Parts of the exercise =>
**A.** Reproduce the passage on procrastination from "Surely, these are" up to and including "will procrastinate again.".
**B.** According to the passage on procrastination, what do the two researchers say procrastination functions as?

Surely, these are some of the most common thoughts to go before we allow procrastination to happen.
What is behind these thoughts? Can we explain these simply by time management? Obviously not.
Dr. Tim Pychyl at Carleton University and Dr. Fuschia Sirois at the University of Sheffield, both experts in studying procrastination, shed some light on this.
They explained that procrastination “functions as an emotion-regulation strategy that provides short-term mood repair“.
In other words, we procrastinate because we want to instantly avoid some emotional hardship by indulging ourselves in some short-term pleasure and making ourselves feel better while knowingly putting away something good for us in the long run.
Worst still, our minds tend to look for rewards. Once we were rewarded with short-term pleasure by procrastination, there is a tendency that we will procrastinate again.
So, what emotions we are trying to fix? Here are some typical ones.
Your fear of success
People procrastinate because they are afraid of the success that they know will result if they move ahead now. Because success is heavy, carries responsibility with it, it is much easier to procrastinate and live on the “someday I’ll” philosophy. – Denis Waitley
Despite you may find it hard to believe, this quote from the American author carries some truth in it.

Spatial reasoning records:
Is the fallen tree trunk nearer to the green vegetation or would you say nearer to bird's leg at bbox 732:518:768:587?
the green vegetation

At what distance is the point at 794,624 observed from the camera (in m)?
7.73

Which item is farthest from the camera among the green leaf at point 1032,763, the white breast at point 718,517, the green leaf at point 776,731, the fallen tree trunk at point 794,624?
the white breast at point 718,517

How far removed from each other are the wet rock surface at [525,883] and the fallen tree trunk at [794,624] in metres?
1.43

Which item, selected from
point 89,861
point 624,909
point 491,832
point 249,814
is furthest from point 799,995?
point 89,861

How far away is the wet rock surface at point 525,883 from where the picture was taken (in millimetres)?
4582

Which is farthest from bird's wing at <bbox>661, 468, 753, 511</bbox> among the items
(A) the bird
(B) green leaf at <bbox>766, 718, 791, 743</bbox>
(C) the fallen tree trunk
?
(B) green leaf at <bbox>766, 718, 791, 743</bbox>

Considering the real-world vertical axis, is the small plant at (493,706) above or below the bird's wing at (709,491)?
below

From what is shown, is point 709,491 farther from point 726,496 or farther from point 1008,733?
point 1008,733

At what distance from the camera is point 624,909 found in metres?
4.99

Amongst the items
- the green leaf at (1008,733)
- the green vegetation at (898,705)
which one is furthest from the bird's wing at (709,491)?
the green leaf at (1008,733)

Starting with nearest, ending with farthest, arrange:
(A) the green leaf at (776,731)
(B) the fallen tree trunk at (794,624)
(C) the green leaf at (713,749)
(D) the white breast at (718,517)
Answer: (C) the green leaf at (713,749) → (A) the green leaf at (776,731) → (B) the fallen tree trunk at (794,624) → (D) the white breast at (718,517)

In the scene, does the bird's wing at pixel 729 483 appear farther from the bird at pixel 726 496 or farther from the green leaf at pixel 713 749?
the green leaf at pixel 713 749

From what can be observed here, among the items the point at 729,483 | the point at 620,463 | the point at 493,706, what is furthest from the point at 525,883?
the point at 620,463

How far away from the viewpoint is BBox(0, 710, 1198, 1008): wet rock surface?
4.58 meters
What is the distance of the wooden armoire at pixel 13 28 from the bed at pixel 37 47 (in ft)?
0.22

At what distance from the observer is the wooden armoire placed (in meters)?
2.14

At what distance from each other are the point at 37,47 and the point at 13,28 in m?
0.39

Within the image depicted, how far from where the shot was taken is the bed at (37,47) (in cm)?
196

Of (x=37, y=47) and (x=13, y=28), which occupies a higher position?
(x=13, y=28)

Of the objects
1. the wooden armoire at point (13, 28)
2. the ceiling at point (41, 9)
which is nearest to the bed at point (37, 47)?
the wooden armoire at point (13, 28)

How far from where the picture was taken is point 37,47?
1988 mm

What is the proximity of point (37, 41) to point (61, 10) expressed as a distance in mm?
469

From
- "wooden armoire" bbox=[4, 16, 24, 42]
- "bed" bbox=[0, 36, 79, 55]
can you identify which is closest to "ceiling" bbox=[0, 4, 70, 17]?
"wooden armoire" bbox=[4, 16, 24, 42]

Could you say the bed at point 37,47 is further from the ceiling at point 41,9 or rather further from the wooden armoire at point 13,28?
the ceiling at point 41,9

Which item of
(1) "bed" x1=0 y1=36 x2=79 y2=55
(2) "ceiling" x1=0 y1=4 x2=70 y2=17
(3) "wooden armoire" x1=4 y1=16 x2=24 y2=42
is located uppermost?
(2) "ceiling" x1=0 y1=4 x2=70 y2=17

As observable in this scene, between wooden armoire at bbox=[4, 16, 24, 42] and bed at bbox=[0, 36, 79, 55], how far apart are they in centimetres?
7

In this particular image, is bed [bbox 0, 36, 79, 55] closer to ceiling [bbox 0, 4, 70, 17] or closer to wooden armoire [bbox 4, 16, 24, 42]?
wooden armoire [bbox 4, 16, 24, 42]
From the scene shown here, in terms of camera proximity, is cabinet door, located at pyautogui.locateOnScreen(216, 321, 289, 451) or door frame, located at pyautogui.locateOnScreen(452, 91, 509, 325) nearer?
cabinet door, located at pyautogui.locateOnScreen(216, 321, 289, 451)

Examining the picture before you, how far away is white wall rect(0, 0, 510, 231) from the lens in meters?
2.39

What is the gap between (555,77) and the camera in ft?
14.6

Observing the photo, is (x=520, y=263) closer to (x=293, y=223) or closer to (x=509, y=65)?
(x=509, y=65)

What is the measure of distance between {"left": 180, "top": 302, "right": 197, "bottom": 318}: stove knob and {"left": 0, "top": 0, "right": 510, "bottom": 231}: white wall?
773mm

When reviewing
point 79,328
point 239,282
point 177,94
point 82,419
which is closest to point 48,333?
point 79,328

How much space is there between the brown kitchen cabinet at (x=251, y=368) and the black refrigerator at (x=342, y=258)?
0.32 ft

Completed exercise =>
**A.**
Surely, these are some of the most common thoughts to go before we allow procrastination to happen.
What is behind these thoughts? Can we explain these simply by time management? Obviously not.
Dr. Tim Pychyl at Carleton University and Dr. Fuschia Sirois at the University of Sheffield, both experts in studying procrastination, shed some light on this.
They explained that procrastination “functions as an emotion-regulation strategy that provides short-term mood repair“.
In other words, we procrastinate because we want to instantly avoid some emotional hardship by indulging ourselves in some short-term pleasure and making ourselves feel better while knowingly putting away something good for us in the long run.
Worst still, our minds tend to look for rewards. Once we were rewarded with short-term pleasure by procrastination, there is a tendency that we will procrastinate again.

**B.** An emotion-regulation strategy that provides short-term mood repair.